I wrote this in 1999 while I was still active duty, where it was published (though slightly edited) for the base newspaper at Fort Leonard Wood.

I listen to them snicker, and I wonder if they’re hiding something. I want to believe that; I want to believe that they’re trying to protect themselves from some pain through biting sarcasm. I’m just not sure that I can. 

That night swims through my mind; I could barely walk into the mini-PX to buy the pills. I know my eyes were red from tears; I know my stare went straight through people to somewhere that didn’t exist. Nobody noticed. I didn’t give them much of a chance.

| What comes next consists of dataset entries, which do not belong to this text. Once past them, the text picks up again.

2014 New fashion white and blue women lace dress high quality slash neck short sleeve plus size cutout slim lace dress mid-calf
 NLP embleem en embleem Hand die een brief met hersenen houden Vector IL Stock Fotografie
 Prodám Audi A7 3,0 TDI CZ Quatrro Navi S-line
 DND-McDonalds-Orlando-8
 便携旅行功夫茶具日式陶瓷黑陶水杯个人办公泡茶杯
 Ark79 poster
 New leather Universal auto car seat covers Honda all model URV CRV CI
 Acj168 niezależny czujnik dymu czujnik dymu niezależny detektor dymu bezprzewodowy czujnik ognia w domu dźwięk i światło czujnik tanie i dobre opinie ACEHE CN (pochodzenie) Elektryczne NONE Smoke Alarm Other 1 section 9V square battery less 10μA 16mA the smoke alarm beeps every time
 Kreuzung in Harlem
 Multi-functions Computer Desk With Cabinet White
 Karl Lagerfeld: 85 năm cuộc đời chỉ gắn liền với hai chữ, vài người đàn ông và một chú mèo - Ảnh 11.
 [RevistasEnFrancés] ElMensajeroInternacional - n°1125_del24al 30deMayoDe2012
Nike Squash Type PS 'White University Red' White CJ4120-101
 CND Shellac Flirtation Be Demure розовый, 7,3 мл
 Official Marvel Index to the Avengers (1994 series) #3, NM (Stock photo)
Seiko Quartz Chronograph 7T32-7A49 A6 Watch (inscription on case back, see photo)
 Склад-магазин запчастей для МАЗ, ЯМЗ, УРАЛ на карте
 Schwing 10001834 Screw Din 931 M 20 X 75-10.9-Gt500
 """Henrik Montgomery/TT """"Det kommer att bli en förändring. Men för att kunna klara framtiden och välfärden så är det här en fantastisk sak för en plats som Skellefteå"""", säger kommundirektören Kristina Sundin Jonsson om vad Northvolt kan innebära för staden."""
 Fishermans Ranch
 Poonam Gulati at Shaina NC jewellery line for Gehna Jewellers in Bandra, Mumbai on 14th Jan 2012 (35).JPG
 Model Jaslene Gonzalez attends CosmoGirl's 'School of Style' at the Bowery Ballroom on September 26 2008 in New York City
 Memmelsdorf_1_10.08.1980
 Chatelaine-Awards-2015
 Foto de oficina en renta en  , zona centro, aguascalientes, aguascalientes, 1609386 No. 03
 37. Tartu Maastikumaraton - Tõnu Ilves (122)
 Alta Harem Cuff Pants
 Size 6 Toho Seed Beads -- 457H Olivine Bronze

 He talks about high-risk behaviors, about how a beer or two after work is just fine, but how a six pack or two a night is a risk behavior. Behind me, I hear an E-7 say, “Hell, that’s just getting warmed up,” and I remember.

I know why the guy across the hall ended up in rehab instead of me; I never made the mistake of pissing on someone’s door. Other than that, there wasn’t much difference between us. He had his own personal problems a thousand miles away, his family back at home. I had an infant son, a wife busy trying to smoke pot and fuck her life away, and a doomed relationship here I’d carefully constructed for myself. We both drank a lot. I was just a loner about it. I wasn’t drunk when I tried; but it couldn’t have helped my judgement.

I haven’t told my parents yet, four years later. The closest I’ve come to publicly “outing” myself about this before was at a suicide prevention class I taught earlier this year.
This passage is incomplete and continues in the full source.